From the article on the odds of a second Brexit referendum, copy word for word the passage starting with "Prime Minister Theresa May unveiled" and going on through "her deal approved.".

EXTRACT PROVIDED -
------

The odds of a second referendum on Brexit just rose sharply

  • The odds of Britain holding a second referendum just went sharply up and are now a near coin-toss, according to HSBC.
  • But Prime Minister Theresa May probably does have the majority she needs to get her deal through parliament, economist Elizabeth Martins believes.
  • We looked at the wafer-thin numbers.

The odds of Britain holding a second referendum just went sharply up and are now above 40% – a near coin-toss – according to HSBC economist Elizabeth Martins.

Prime Minister Theresa May unveiled the Brexit deal she has negotiated with the EU, and it was met with multiple resignations from her own cabinet and some of her own MPs calling for her to resign. May’s Conservative party has a wafer-thin technical majority in parliament and it will be very, very difficult for her to get her deal approved.

HSBC sent a note to clients last week that said, “speculation was rising that the UK could be headed towards a ‘no deal Brexit’ or a second referendum … if this deal fails to get through parliament.”

------

DATASET CONTENT -
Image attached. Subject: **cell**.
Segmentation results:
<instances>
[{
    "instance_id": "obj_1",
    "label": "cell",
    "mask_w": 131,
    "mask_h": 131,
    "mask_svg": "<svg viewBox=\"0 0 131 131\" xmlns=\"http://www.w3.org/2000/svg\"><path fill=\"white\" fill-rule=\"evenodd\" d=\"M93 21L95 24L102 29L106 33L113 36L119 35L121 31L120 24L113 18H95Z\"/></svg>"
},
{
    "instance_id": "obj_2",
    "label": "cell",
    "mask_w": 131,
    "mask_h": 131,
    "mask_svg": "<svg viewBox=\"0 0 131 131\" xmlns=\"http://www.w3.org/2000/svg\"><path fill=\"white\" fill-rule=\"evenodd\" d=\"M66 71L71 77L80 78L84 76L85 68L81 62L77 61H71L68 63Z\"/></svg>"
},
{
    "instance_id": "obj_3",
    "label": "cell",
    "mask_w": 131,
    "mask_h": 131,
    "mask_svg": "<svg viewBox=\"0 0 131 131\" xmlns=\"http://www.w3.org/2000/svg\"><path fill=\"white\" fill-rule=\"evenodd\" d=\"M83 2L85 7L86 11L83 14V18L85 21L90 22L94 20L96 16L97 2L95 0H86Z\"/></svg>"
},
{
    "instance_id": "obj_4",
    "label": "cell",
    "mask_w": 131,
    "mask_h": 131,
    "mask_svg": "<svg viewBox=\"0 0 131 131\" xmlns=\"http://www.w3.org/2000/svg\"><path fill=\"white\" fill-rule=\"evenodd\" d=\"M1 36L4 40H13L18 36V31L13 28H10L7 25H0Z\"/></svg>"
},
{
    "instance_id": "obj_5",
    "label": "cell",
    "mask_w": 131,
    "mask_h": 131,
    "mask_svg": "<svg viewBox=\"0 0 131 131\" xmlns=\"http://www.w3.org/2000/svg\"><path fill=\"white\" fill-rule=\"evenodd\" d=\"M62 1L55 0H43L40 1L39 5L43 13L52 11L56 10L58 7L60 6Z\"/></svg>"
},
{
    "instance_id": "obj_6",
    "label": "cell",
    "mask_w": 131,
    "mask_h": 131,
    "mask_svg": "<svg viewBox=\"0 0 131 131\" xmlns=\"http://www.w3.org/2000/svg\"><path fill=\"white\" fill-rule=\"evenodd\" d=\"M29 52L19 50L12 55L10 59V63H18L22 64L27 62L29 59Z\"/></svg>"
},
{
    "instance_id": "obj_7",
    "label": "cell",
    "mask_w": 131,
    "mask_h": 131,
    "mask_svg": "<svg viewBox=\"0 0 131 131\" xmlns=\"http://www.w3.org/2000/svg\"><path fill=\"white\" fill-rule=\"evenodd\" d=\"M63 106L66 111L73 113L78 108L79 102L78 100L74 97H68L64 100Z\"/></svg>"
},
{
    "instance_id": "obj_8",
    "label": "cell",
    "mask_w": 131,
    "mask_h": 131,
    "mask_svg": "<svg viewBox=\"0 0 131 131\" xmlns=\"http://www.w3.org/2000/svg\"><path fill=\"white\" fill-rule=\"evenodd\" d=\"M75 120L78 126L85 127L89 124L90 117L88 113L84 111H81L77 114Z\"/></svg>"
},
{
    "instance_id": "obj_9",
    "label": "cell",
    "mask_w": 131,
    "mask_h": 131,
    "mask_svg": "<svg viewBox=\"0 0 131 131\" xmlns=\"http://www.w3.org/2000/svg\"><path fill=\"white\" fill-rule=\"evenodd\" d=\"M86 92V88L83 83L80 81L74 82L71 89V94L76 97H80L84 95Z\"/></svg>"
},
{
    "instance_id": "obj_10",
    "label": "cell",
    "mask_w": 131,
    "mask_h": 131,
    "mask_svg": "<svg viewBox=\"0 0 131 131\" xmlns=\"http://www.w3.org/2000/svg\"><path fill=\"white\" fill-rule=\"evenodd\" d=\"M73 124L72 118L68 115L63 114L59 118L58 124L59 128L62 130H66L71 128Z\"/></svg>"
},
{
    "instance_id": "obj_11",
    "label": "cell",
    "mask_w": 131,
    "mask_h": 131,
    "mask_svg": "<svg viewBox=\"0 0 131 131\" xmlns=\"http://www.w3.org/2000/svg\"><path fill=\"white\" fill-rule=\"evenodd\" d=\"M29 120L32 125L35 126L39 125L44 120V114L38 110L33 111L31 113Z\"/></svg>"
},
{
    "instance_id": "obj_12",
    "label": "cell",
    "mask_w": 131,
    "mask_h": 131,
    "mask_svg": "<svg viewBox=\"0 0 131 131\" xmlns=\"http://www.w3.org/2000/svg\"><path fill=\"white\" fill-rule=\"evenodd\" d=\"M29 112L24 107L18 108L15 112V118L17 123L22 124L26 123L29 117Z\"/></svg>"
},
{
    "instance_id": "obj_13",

------

WRITTEN SOLUTION -
Prime Minister Theresa May unveiled the Brexit deal she has negotiated with the EU, and it was met with multiple resignations from her own cabinet and some of her own MPs calling for her to resign. May’s Conservative party has a wafer-thin technical majority in parliament and it will be very, very difficult for her to get her deal approved.